FIRSTKEY() and NEXTKEY() are used to implement each. They are also used to implement keys and values, since Perl has no other way to find out the contents of a RndHash. Calling FIRSTKEY() once, and then NEXTKEY() until undef is returned, provides the complete list of keys. We don't have to return them in any particular order, but we'd be fools not to use the order we're already using internally.

To keep state, we use an object variable iter, which is the index of the next key to provide. Then all FIRSTKEY() has to do is prime the index and hand off to NEXTKEY().

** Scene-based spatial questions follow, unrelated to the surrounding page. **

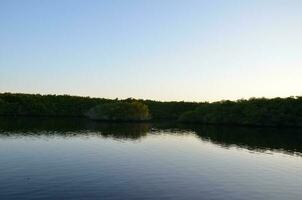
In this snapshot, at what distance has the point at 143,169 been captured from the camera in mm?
71125

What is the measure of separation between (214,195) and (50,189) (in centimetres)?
1972

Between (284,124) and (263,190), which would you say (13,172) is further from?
(284,124)

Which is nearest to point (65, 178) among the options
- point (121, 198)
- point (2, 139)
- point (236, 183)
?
point (121, 198)

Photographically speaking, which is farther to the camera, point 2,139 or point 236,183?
point 2,139

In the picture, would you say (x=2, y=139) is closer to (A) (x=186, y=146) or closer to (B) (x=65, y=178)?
(A) (x=186, y=146)

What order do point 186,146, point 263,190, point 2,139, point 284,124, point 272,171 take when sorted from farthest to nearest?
point 284,124 < point 186,146 < point 2,139 < point 272,171 < point 263,190

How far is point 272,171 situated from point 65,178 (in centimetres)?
3533

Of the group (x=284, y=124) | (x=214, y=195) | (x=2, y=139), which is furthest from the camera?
(x=284, y=124)

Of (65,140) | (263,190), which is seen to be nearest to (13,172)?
(263,190)

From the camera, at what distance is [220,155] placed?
309 feet

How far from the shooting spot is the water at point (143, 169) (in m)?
53.6

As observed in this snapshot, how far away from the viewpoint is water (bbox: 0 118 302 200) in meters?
53.6

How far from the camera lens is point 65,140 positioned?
111 metres

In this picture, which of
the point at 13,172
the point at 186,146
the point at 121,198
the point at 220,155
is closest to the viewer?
the point at 121,198
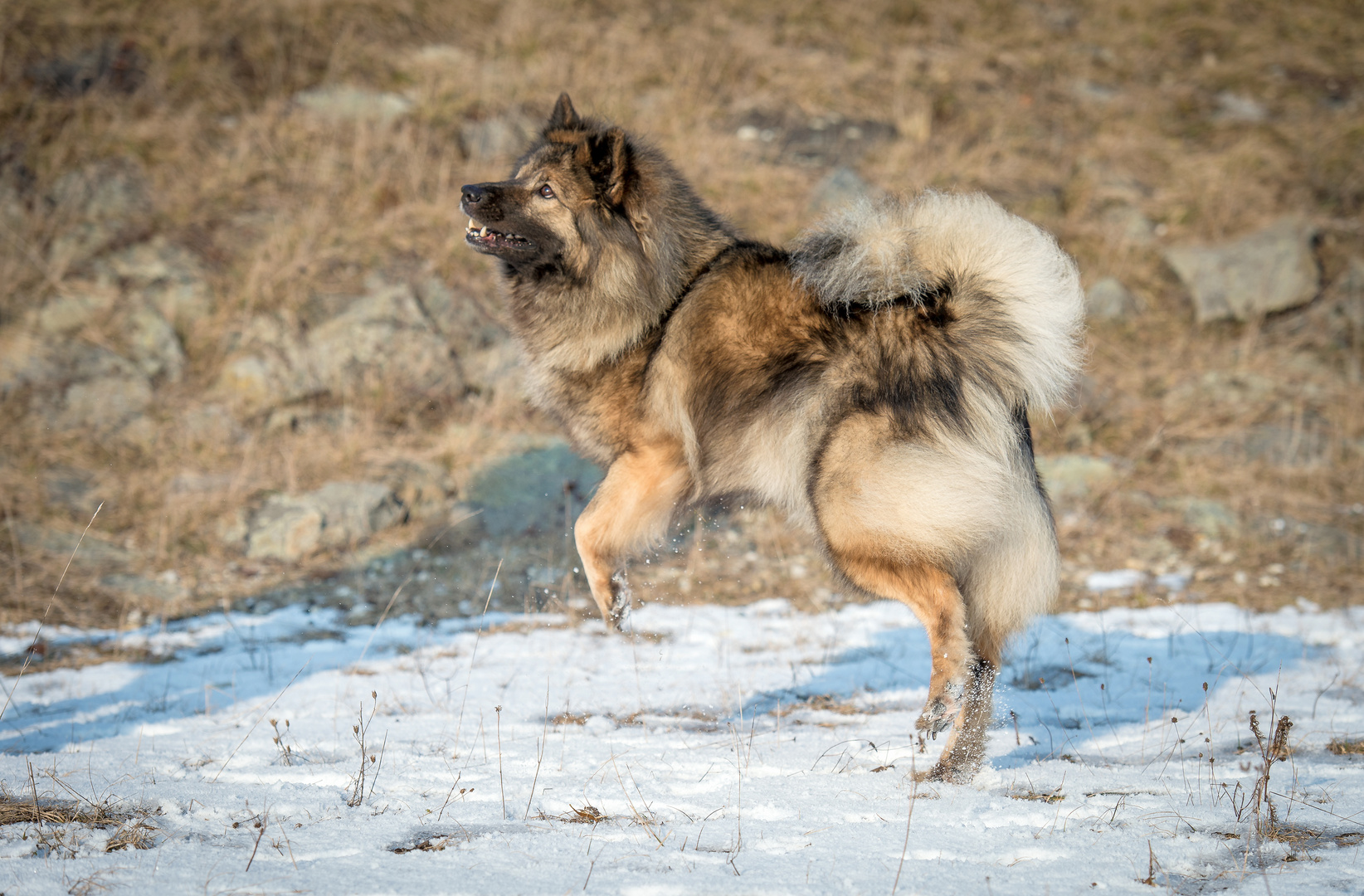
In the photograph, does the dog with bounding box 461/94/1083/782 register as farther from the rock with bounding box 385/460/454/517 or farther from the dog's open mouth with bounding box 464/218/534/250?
the rock with bounding box 385/460/454/517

It does seem rather silly that when someone calls keys %hash, Perl calls NEXTKEY() a gazillion times. We already have that list lying around; wouldn't it be easier and more efficient for us to just be able to return @{$self->{arr}} directly? Yeah, it would, but we have no way of telling Perl that it's able to do that. The above eight methods constitute the only interface we need to fake built-in hash functionality. However, we can make our own interface analogous to keys, so that someone who knows about the fast access can do it:

sub get_keys {
  @{$_[0]->{arr}}; 
}

sub get_values {
  my ($self) = @_;
  map {$self->{hash}{$_}[0]} @{$self->{arr}};
}

get_keys() returns the list of keys that we have lying around. If called in a scalar context, the @-expression automatically evaluates to the number of elements in the list, rather than the list itself. You might wonder why we're passing back the entire array, rather than a reference to it. For one thing, we're trying to emulate the behavior of keys, which returns an array rather than a reference. Also, if we passed back a reference, people would then have a handle into our internal data structure, and could modify it at will. Maybe you trust them not to do that. I don't.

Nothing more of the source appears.